L’affronto della sinistra: c’è ancora di chi teorizza l’esproprio proletario come forma di welfare
Insomma, la parola d’ordine è “tolleranza zero”: Giorgia Meloni è stata chiarissima. Eppure, sembra non bastare agli irriducibili delle occupazioni: perché, evidentemente, a giudicare da quanto accaduto ieri nello studio di Rete 4 di Dritto e Rovescio, mentre il governo lavora per la legalità, a sinistra c’è chi ancora teorizza l’esproprio proletario come forma di welfare.
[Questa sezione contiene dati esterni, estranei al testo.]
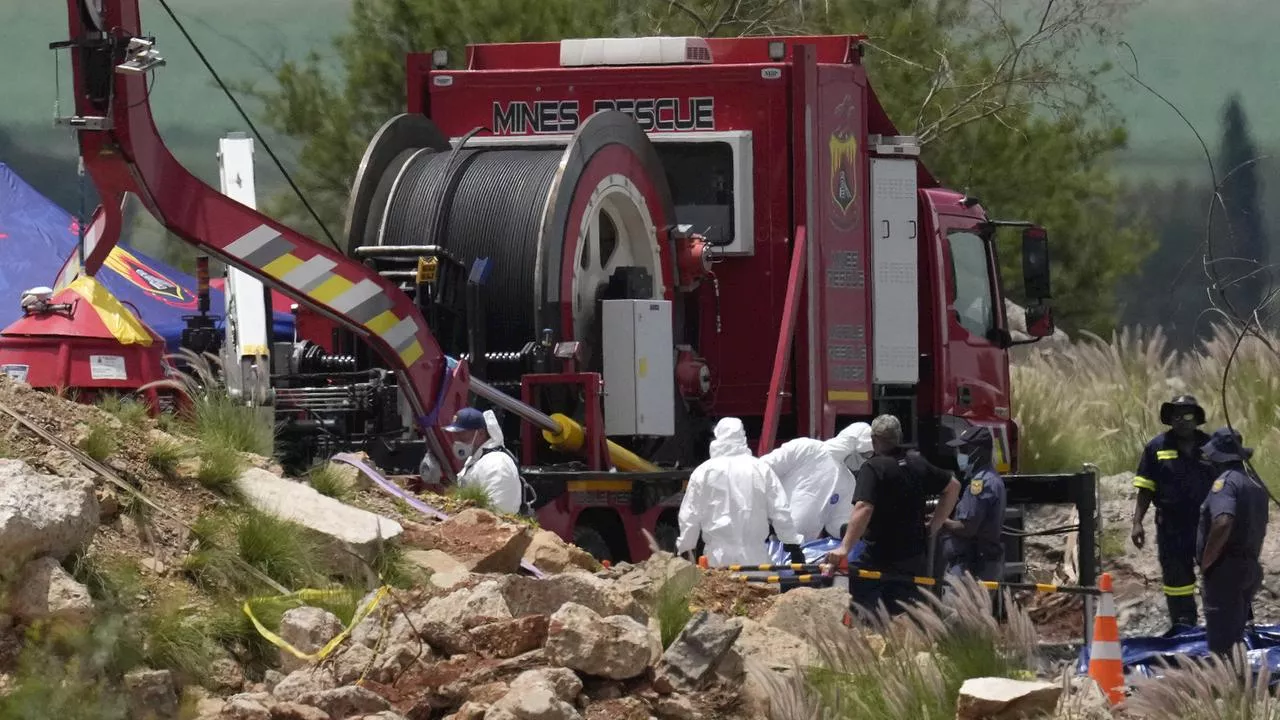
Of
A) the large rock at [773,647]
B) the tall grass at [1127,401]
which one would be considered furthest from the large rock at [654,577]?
the tall grass at [1127,401]

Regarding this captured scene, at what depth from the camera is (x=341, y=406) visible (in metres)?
12.1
Sì, perché ieri, nella trasmissione Mediaset condotta da Paolo Del Debbio, ancora una volta abbiamo assistito allo show dell’ultimo dei Mohicani – l’attivista di turno – che ha provato a giustificare l’illegalità “nobilitando” l’occupazione abusiva nel segno di una fantomatica e “epica” «lotta alla povertà». In collegamento da Torino, l’attivista Claudio porta avanti a favore di telecamera la “lotta per la casa” anche in diretta su Rete 4.
Il delirio tv del sostenitore di ladri di case e occupazioni “legittimate”
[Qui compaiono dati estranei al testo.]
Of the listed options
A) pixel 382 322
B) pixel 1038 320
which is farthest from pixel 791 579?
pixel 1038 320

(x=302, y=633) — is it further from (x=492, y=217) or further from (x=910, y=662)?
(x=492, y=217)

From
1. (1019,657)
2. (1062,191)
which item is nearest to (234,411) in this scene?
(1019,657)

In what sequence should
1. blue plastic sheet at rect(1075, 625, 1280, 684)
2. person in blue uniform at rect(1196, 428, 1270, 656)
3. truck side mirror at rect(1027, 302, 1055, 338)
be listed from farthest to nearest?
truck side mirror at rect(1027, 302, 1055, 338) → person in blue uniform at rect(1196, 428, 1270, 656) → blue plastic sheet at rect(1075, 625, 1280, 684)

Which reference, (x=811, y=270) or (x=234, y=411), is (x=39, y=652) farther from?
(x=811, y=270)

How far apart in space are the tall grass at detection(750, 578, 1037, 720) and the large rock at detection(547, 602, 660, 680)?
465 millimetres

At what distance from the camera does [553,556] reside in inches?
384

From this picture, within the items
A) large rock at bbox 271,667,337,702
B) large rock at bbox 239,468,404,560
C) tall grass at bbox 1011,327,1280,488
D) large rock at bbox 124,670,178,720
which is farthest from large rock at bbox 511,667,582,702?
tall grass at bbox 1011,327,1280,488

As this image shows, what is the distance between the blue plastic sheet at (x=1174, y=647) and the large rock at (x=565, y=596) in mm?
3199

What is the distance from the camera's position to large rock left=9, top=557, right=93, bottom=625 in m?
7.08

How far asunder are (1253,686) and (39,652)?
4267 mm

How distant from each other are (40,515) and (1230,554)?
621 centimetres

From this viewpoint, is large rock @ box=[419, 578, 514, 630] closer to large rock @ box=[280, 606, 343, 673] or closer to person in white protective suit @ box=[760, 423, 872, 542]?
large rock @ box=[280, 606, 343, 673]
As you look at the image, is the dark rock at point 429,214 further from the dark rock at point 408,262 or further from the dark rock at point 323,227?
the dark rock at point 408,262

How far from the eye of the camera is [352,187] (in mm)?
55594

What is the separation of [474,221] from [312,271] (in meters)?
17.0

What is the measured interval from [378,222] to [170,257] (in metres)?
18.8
E di fronte a un perplesso conduttore, difende le occupazioni abusive, stile Ilaria Salis, asserendo con sicumera: “Le occupazioni sono in aumento perché nel nostro Paese aumenta la povertà”. Aggiungendo a margine una serie di sproloquianti commenti sul piano caso, a fronte dei quali lo stesso Del Debbio, perplesso, chiede: «Lei lo conosce così bene? Lo ha letto questo piano casa?». Passando la mano a Galeazzo Bignami per una replica puntuale sul tema.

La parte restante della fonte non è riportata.